The show must go on!:
What Dr. Hornig didn't show in her article, but is showing to concerned parents of autistic children, is the video of her autistic mice. The study article adresses such prosaic behavioral changes as decreased spontaneous movement, decreased exploration and decreased streotypic behaviors, but the video (CAUTION: large file) she shows includes such titillating tidbits as one mouse grooming another to death and another mouse biting its own tail. These, she says, are evidence that these mice have become autistic....
Hold the phone! Grooming is a social activity mice engage in, and autistic people are supposed to be averse to social interactions! And although self-injurious behavior is seen in autism, there are other, better explanations that were overlooked.
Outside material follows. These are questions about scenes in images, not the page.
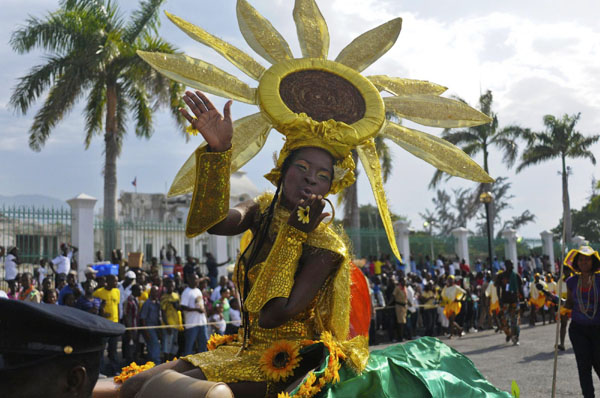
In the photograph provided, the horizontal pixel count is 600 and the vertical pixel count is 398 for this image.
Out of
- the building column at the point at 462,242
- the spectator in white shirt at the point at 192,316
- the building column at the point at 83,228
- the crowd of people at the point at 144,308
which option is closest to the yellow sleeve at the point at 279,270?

In fact, I felt a strange hot flush come over me as I watched the video (maybe it was just a hot flash). I have seen exactly this type of behavior before - but not associated with mercury.
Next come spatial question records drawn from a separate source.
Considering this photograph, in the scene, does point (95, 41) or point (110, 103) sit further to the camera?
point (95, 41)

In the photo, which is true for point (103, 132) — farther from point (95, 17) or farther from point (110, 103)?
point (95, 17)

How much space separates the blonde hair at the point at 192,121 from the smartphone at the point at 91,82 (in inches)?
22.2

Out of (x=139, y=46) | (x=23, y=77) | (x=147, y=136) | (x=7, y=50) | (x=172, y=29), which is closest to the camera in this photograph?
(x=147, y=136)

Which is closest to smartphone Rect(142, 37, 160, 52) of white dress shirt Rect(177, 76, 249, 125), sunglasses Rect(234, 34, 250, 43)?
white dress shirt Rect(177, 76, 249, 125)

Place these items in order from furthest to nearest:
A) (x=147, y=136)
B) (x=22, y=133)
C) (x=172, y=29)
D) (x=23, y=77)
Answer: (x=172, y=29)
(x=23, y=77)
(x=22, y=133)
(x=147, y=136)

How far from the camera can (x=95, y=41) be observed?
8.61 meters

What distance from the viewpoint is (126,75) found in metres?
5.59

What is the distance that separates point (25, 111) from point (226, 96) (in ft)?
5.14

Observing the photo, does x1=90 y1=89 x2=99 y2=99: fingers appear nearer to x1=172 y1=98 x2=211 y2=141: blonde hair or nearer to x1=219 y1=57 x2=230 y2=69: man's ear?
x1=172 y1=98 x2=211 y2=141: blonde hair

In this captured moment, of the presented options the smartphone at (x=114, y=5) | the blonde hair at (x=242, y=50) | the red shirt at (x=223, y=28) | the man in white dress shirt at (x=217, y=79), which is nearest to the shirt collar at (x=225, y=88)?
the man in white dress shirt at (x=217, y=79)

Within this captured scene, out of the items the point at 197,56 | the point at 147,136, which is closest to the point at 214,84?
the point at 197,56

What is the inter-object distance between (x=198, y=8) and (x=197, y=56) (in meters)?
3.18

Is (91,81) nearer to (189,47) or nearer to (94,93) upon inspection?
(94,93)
Many years ago, I was associated with a group studying treatments for chronic neuropathic pain. The model we used was a rat model in which we injured the sciatic nerve and let it heal. A number of the rats would develop what was assumed to be neuropathic pain - evidenced (so we thought) by biting and chewing on the affected hind limb. It was a grisly sight and, what was worse, it wasn't really neuropathic pain.
Another group discovered that anything that caused abnormal sensation would cause rats (and other animals) to bite and gnaw on the affected limb. What I saw in these mice was exactly what we saw in the partially denervated rats. And - oh, by the way - mercury causes parasthesias (numbness and tingling). Dr. Hornig has probably managed to make these mice so neurotoxic that they are experiencing parasthesias - a common sign of mercury poisoning.
And now, a word from our sponsors!:
These days, no discussion of mercury and autism is complete without a thorough exposition of who paid for the study and who might have a conflict of interest. So, you might ask, who paid for this study?
The UC Davis M.I.N.D. Institute
The Coalition for Safe Minds
To remind you, the Coalition for Safe Minds' mission statement is:
"Our mission is to end the health and personal devastations caused by the needless use of mercury in medicines. "
But I'm sure that didn't influence the outcome of the study.